D'après le texte fourni, pourquoi « nos cœurs s'en privent » ? Expliquez-le en une à trois phrases, s'il vous plaît.

== Texte fourni ==
■ ■ ■

Poetesses modernes sur reseaux sociaux et papier Instagram rupi kaur

À l'instar d'Amanda Gorman et Cécile Coulon, la jeune poétesse canadienne Rupi Kaur fait sensation sur les réseaux sociaux. En mai 2022, elle entamera une tournée mondiale et récitera ses vers sur les plus grandes scènes.

© GETTY IMAGES/JOHN SHIULLI

On la dit inaccessible, trop élitiste et un peu snob.
On la dit trop invisible, sous les poussières dont elle s’enrobe.
On en dit énormément, et ce faisant, nos cœurs s’en privent.
On en débat, mais entre-temps, il est des plumes qui, elles, l’écrivent.

■ ■ ■

== Données recueillies ==
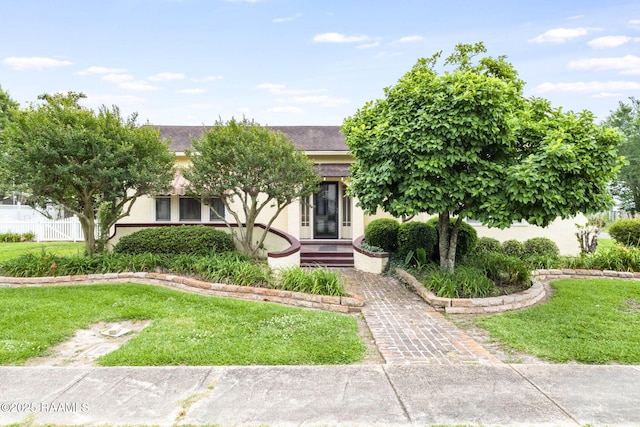 207 S Saint Valerie St, Abbeville, LA 70510 - view of front of house featuring stucco siding, a front yard, and fence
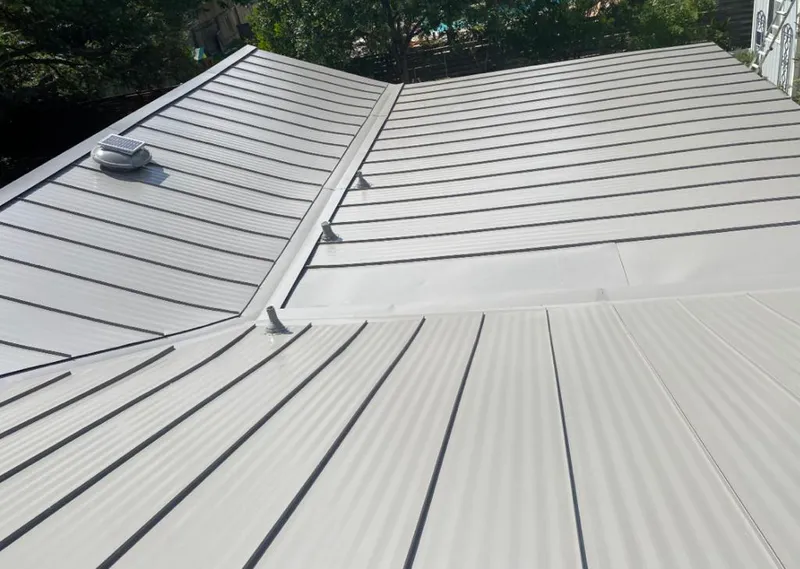 Solar attic fan installed on a metal roof for Roof Ventilation in Zephyrhills South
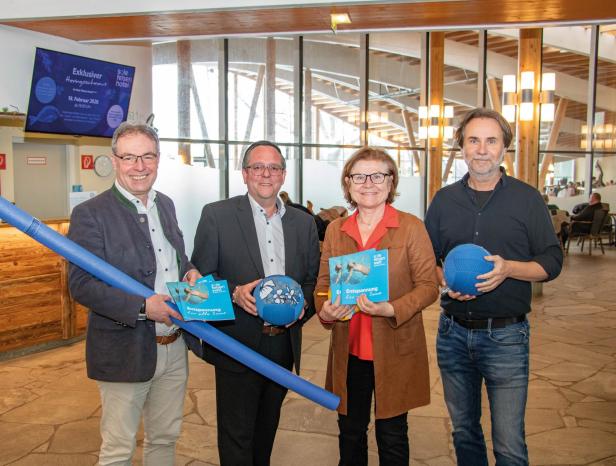 Drei Männer und eine Frau stehen im Eingangsbereich der Therme in Gmünd, sie halten Bälle und eine Schwimmnudel.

■ ■ ■

== Votre solution ==
Nos cœurs s'en privent parce qu'« on en dit énormément ». C'est le fait même d'en parler autant (« ce faisant ») qui les en prive.